I had an odd night, last night.  I went to a 'talk' given by the writer of the Drunken Bakers, Barney Farmer.  That's a Viz strip, for the classicists among you who are unfamiliar with it.  You really should get yourself  up to speed with it, however, if we're ever going to be friends.  Here's a handy cook's tour of the oeuvre for you.

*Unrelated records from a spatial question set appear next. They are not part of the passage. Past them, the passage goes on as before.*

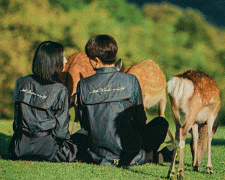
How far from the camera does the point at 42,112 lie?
3.49m

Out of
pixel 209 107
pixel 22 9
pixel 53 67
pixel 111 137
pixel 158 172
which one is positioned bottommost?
pixel 158 172

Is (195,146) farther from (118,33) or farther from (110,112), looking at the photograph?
(118,33)

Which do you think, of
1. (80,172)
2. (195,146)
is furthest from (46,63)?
(195,146)

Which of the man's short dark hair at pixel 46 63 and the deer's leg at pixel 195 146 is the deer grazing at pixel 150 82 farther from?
the man's short dark hair at pixel 46 63

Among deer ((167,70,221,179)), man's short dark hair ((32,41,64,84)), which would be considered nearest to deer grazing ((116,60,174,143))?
deer ((167,70,221,179))

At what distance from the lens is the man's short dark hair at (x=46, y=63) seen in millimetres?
3465

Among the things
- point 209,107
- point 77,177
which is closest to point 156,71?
point 209,107

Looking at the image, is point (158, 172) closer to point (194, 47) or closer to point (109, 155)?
point (109, 155)

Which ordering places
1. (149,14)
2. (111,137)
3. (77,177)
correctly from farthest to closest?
(149,14), (111,137), (77,177)

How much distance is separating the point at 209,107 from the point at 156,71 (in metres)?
2.98

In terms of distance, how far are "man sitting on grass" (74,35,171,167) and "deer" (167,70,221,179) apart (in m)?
0.41

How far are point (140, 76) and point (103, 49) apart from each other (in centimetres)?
282

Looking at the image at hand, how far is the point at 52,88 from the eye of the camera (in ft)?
11.5

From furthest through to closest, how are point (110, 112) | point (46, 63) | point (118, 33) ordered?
point (118, 33), point (46, 63), point (110, 112)
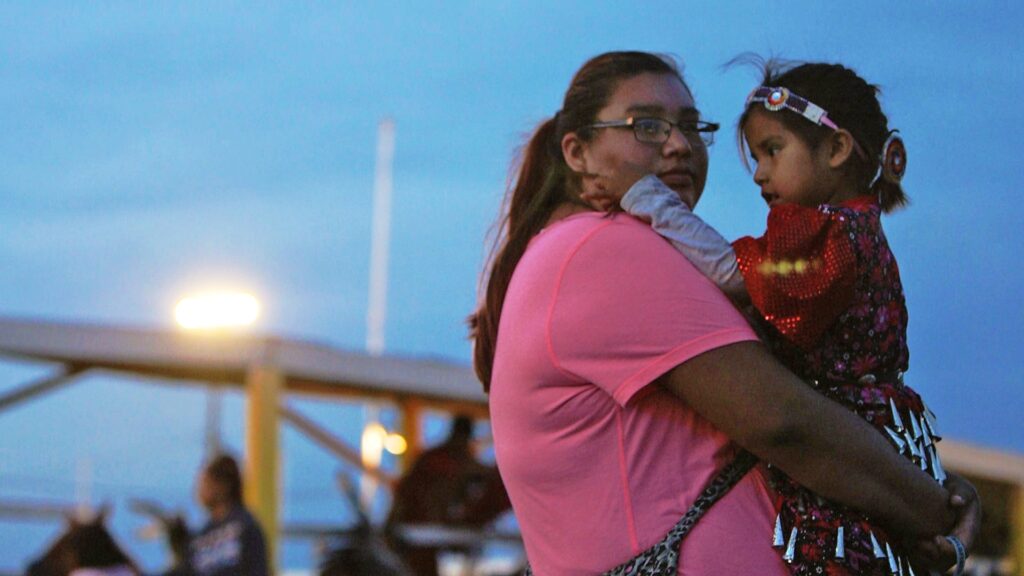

I say 'talk', but that's taking heroic liberties with the generally accepted meaning of the term.  Barney Farmer was drunk, not legless - not by any manor of means - but drunk.  Artist Mark Lecky lobbed a few topics at him and Farmer just started riffing.  It sounds horrific written down like this - a wretched cross between a 60s 'happening' and free-jazz.  In reality it was wildly entertaining and very, very funny.  As with most good comic writers, Farmer is fluent.  And his fluency is aided when he gets out of his own way.  Too much self-awareness would be ruinous for him - hence, the drink.

My companion and I left before the end.  I was enjoying it, but the bar ran out of beer and I started to feel a bit ill at ease with the atmosphere.  There's a danger with work like Farmer's in that it attracts the wrong sort, people who like being associated with things, dark things that their parents would fear and dislike.  The excessive drinking attracts the same sort.  It suits their post-college dalliances with nihilism.  These are dalliances for the most part.  The bourgeois self-preservation gene kicks in after about 30 months and they sober-up, get promoted and buy property.  Working class people don't dally with drink and drugs because there's no safety net for them.  Who's going to bail you out if you screw up?  Your parents?  Forget that.  They haven't the money or the wherewithal any more than you do.  Consequently, intoxication is either kept on a short leash or it becomes one's vocation.  You learn to live with it and still earn, knowing that it'll be with you forever.

The DBs is very bleak; it's funny too, but the humour comes more from the framing device than from the work itself.  The fact that someone has taken to the time and trouble to set this down and get it published in a comic is hilariously inappropriate.  None of the strips goes anywhere either.  They're just exercises in voyeurism.